Patches to make decoding work correctly at utt start, for greedy_search

2025-12-11 06:55:27 +00:00 · 2022-07-27 09:32:51 +08:00 · 2022-07-27 09:32:51 +08:00 · daa55d5a3c
commit daa55d5a3c
parent e25ca74955
2 changed files with 5 additions and 3 deletions
--- a/egs/librispeech/ASR/pruned_transducer_stateless2/beam_search.py
+++ b/egs/librispeech/ASR/pruned_transducer_stateless2/beam_search.py
@ -279,7 +279,7 @@ def greedy_search(
    device = next(model.parameters()).device

    decoder_input = torch.tensor(
-        [blank_id] * context_size, device=device, dtype=torch.int64
+        [-1] * (context_size - 1) + [blank_id], device=device, dtype=torch.int64
    ).reshape(1, context_size)

    decoder_out = model.decoder(decoder_input, need_pad=False)
@ -373,7 +373,7 @@ def greedy_search_batch(
    assert torch.all(encoder_out_lens > 0), encoder_out_lens
    assert N == batch_size_list[0], (N, batch_size_list)

-    hyps = [[blank_id] * context_size for _ in range(N)]
+    hyps = [[-1] * (context_size - 1) + [blank_id] for _ in range(N)]

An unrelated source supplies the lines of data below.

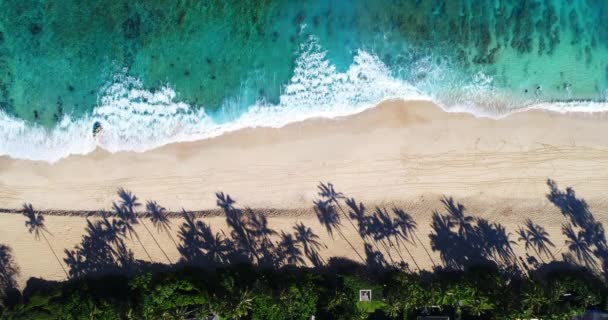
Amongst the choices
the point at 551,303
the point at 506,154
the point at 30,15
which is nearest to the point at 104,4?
the point at 30,15

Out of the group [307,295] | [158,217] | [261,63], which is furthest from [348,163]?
[158,217]

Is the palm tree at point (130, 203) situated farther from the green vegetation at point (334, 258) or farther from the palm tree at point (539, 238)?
the palm tree at point (539, 238)

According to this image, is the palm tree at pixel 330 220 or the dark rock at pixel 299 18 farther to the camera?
the dark rock at pixel 299 18

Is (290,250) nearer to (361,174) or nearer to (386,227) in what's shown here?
(386,227)

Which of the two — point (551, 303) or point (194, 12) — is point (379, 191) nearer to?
point (551, 303)

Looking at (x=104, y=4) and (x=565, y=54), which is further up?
(x=104, y=4)

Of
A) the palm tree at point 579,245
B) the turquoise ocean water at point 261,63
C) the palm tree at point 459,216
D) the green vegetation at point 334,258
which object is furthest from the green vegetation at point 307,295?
the turquoise ocean water at point 261,63

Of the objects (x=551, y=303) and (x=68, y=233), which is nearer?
(x=551, y=303)
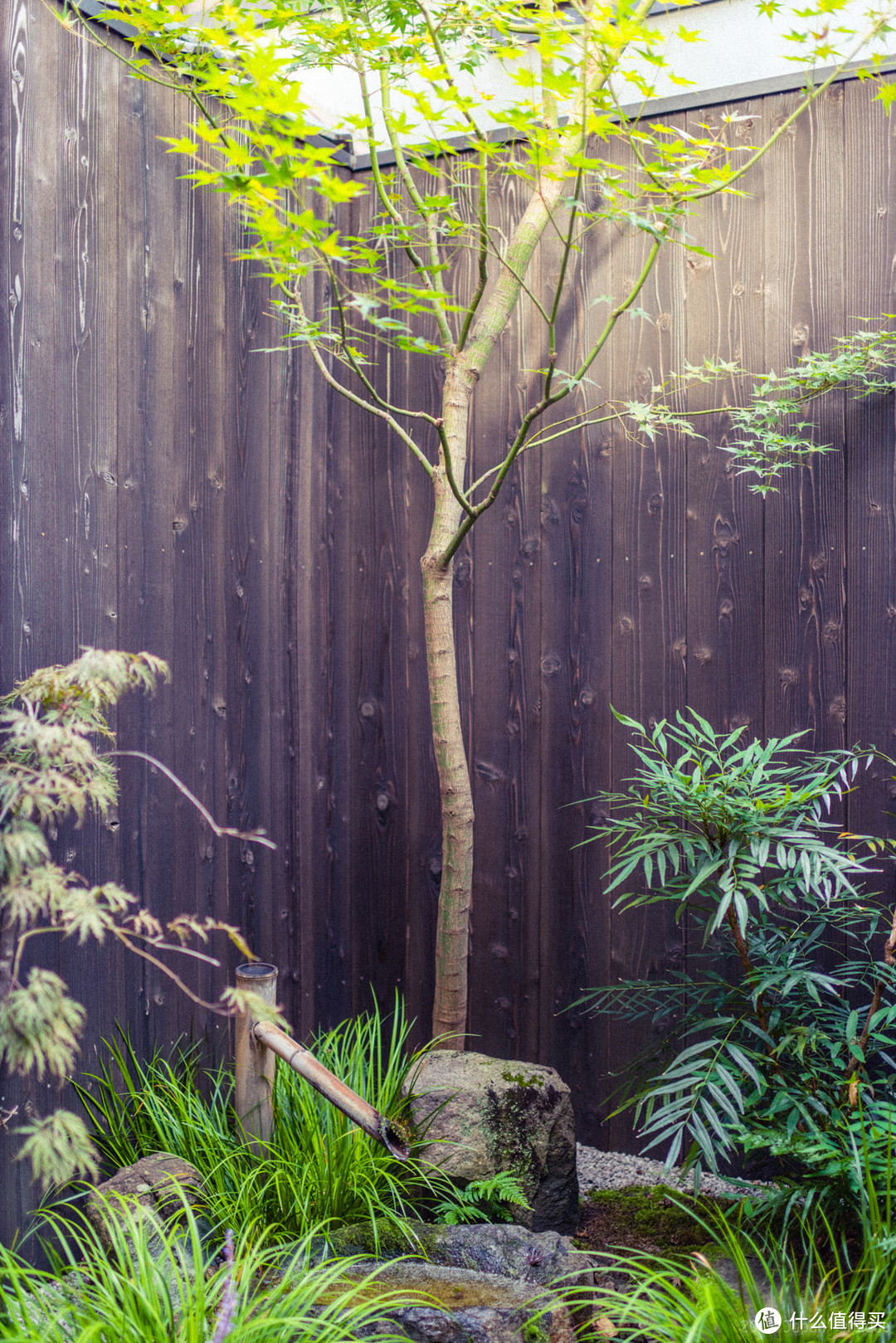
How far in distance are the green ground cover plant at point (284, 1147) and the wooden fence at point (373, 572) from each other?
115mm

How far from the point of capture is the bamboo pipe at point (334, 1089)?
162 cm

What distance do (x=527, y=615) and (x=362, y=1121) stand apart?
139cm

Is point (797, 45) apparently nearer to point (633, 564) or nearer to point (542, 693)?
point (633, 564)

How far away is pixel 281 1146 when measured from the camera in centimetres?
186

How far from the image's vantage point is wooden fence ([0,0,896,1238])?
1936 mm

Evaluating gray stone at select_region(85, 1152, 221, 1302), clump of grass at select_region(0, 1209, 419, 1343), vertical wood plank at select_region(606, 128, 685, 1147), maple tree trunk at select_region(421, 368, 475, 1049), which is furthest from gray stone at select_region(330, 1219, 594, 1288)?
vertical wood plank at select_region(606, 128, 685, 1147)

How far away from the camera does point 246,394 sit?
94.7 inches

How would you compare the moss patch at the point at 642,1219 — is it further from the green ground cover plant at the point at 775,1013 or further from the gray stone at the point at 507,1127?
the green ground cover plant at the point at 775,1013

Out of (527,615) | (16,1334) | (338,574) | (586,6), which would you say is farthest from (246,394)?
(16,1334)

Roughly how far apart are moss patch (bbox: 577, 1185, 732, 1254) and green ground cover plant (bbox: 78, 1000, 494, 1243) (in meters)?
0.40

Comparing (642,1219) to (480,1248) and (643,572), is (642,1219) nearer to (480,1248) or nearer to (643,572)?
(480,1248)

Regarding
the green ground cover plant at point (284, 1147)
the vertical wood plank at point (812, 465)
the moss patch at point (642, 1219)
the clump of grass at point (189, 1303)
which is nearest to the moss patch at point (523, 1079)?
the green ground cover plant at point (284, 1147)

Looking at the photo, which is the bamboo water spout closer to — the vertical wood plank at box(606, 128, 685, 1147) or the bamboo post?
the bamboo post

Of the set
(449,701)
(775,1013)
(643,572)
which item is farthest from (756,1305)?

    decoder_input = torch.tensor(
        hyps,
--- a/egs/librispeech/ASR/pruned_transducer_stateless7/decoder.py
+++ b/egs/librispeech/ASR/pruned_transducer_stateless7/decoder.py
@ -85,7 +85,9 @@ class Decoder(nn.Module):
          Return a tensor of shape (N, U, decoder_dim).
        """
        y = y.to(torch.int64)
-        embedding_out = self.embedding(y)
+        # this stuff about clamp() is a temporary fix for a mismatch
+        # at utterance start, we use negative ids in beam_search.py
+        embedding_out = self.embedding(y.clamp(min=0)) * (y >= 0).unsqueeze(-1)
        if self.context_size > 1:
            embedding_out = embedding_out.permute(0, 2, 1)
            if need_pad is True: